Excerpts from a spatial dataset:
·····

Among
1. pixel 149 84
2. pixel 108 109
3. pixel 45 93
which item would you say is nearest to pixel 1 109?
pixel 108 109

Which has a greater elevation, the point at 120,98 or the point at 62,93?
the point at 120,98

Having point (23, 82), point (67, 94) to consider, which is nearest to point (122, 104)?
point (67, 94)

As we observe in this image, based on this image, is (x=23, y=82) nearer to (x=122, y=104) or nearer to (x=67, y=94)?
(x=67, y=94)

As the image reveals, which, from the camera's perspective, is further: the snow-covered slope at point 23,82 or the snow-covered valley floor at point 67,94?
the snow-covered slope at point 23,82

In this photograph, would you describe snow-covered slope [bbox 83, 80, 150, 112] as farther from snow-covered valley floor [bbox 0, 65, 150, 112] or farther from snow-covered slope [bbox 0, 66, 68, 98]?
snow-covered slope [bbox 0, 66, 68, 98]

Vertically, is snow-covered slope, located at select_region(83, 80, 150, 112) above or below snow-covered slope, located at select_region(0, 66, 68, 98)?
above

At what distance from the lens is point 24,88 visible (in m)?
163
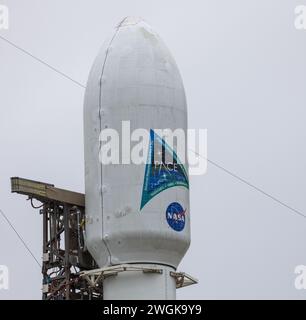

·····

● Instruction
Convert all of the records above into a Markdown table with the columns Row and Line. Put each line in its own row with its row number, skip blank lines, and omit the pictures.

● Solution to this task
| Row | Line |
|---|---|
| 1 | Among |
| 2 | 1. pixel 149 84 |
| 3 | 2. pixel 108 109 |
| 4 | 3. pixel 45 93 |
| 5 | which item would you say is nearest to pixel 1 109? |
| 6 | pixel 108 109 |
| 7 | Which has a greater elevation, the point at 120,98 or the point at 62,93? |
| 8 | the point at 120,98 |
| 9 | Having point (23, 82), point (67, 94) to consider, which is nearest to point (122, 104)? |
| 10 | point (67, 94) |
| 11 | As we observe in this image, based on this image, is (x=23, y=82) nearer to (x=122, y=104) or nearer to (x=67, y=94)? |
| 12 | (x=67, y=94) |
| 13 | As the image reveals, which, from the camera's perspective, is further: the snow-covered slope at point 23,82 or the snow-covered valley floor at point 67,94? |
| 14 | the snow-covered slope at point 23,82 |
| 15 | In this photograph, would you describe snow-covered slope [bbox 83, 80, 150, 112] as farther from snow-covered valley floor [bbox 0, 65, 150, 112] or farther from snow-covered slope [bbox 0, 66, 68, 98]? |
| 16 | snow-covered slope [bbox 0, 66, 68, 98] |
| 17 | Vertically, is snow-covered slope, located at select_region(83, 80, 150, 112) above or below snow-covered slope, located at select_region(0, 66, 68, 98)? |
| 18 | above |
| 19 | At what distance from the lens is point 24,88 visible (in m)? |
| 20 | 163 |